» **Instructions to follow**
Could you return each of the items below word for word, with nothing changed?

-- START Material provided --

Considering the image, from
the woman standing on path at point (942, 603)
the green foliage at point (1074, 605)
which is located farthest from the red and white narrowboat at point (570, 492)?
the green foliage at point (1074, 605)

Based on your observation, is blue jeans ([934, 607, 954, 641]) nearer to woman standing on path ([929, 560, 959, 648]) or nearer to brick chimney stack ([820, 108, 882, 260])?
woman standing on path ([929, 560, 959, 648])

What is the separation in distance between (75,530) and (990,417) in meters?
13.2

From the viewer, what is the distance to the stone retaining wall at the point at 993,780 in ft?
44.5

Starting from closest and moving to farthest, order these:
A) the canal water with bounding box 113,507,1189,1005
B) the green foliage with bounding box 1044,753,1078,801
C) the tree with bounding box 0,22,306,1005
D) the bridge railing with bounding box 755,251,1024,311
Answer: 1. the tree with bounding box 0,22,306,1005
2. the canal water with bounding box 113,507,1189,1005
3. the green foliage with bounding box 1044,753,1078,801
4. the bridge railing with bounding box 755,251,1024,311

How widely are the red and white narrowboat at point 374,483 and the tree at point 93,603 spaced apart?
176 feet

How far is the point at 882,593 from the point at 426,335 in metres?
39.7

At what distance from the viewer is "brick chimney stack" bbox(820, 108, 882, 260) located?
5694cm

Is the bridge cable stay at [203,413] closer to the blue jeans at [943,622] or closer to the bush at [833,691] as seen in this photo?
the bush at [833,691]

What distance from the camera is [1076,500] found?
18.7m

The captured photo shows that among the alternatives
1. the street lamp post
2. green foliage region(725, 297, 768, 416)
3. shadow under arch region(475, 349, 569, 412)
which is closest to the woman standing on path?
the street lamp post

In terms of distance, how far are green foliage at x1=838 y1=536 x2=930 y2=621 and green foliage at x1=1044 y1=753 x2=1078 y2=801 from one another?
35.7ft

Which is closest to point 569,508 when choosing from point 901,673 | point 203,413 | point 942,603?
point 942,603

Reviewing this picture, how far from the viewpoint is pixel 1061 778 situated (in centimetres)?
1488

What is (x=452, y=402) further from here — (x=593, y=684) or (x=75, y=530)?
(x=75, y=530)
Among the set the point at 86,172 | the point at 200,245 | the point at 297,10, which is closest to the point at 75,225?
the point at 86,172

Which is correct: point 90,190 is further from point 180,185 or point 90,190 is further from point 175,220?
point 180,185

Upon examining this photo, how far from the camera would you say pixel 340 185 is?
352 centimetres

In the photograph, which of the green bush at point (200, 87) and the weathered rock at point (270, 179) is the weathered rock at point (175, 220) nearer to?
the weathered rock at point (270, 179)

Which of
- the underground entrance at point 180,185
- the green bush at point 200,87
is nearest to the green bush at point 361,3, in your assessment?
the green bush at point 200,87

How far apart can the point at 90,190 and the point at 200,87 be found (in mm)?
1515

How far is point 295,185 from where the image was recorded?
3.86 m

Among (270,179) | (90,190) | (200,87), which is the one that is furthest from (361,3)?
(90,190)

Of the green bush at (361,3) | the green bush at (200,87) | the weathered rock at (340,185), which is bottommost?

-- END Material provided --

» **Correct response**
Considering the image, from
the woman standing on path at point (942, 603)
the green foliage at point (1074, 605)
which is located farthest from the red and white narrowboat at point (570, 492)?
the green foliage at point (1074, 605)

Based on your observation, is blue jeans ([934, 607, 954, 641]) nearer to woman standing on path ([929, 560, 959, 648]) or nearer to brick chimney stack ([820, 108, 882, 260])?
woman standing on path ([929, 560, 959, 648])

What is the separation in distance between (75,530) and (990,417) in meters?
13.2

From the viewer, what is the distance to the stone retaining wall at the point at 993,780 in ft?
44.5

Starting from closest and moving to farthest, order these:
A) the canal water with bounding box 113,507,1189,1005
B) the green foliage with bounding box 1044,753,1078,801
C) the tree with bounding box 0,22,306,1005
D) the bridge railing with bounding box 755,251,1024,311
Answer: 1. the tree with bounding box 0,22,306,1005
2. the canal water with bounding box 113,507,1189,1005
3. the green foliage with bounding box 1044,753,1078,801
4. the bridge railing with bounding box 755,251,1024,311

How widely are the red and white narrowboat at point 374,483 and the tree at point 93,603 spaced apart?
176 feet

How far is the point at 882,593 from the point at 426,335 in metres?
39.7

At what distance from the viewer is "brick chimney stack" bbox(820, 108, 882, 260) located?
5694cm

Is the bridge cable stay at [203,413] closer to the blue jeans at [943,622] or closer to the bush at [833,691] as seen in this photo?
the bush at [833,691]

What distance from the camera is [1076,500] found?
18.7m

The captured photo shows that among the alternatives
1. the street lamp post
2. green foliage region(725, 297, 768, 416)
3. shadow under arch region(475, 349, 569, 412)
which is closest to the woman standing on path?
the street lamp post

In terms of distance, how far are green foliage at x1=838 y1=536 x2=930 y2=621 and green foliage at x1=1044 y1=753 x2=1078 y2=801 from one another?
35.7ft

Which is closest to point 569,508 when choosing from point 901,673 | point 203,413 | point 942,603?
point 942,603

Reviewing this picture, how far from the viewpoint is pixel 1061 778 situated (in centimetres)?
1488

What is (x=452, y=402) further from here — (x=593, y=684) or (x=75, y=530)?
(x=75, y=530)
Among the set the point at 86,172 | the point at 200,245 | the point at 297,10, which is closest to the point at 75,225?
the point at 86,172

Which is correct: point 90,190 is further from point 180,185 or point 90,190 is further from point 175,220?
point 180,185

Upon examining this photo, how far from the camera would you say pixel 340 185 is?
352 centimetres

In the photograph, which of the green bush at point (200, 87) and the weathered rock at point (270, 179) is the weathered rock at point (175, 220) nearer to?
the weathered rock at point (270, 179)

Which of
- the underground entrance at point 180,185
- the green bush at point 200,87
is nearest to the green bush at point 361,3, in your assessment?
the green bush at point 200,87

How far apart can the point at 90,190 and the point at 200,87 be found (in mm)?
1515

How far is point 295,185 from where the image was recorded?
3.86 m

Among (270,179) | (90,190) | (200,87), which is the one that is furthest from (361,3)?
(90,190)

Of the green bush at (361,3) | the green bush at (200,87) | the weathered rock at (340,185), which is bottommost?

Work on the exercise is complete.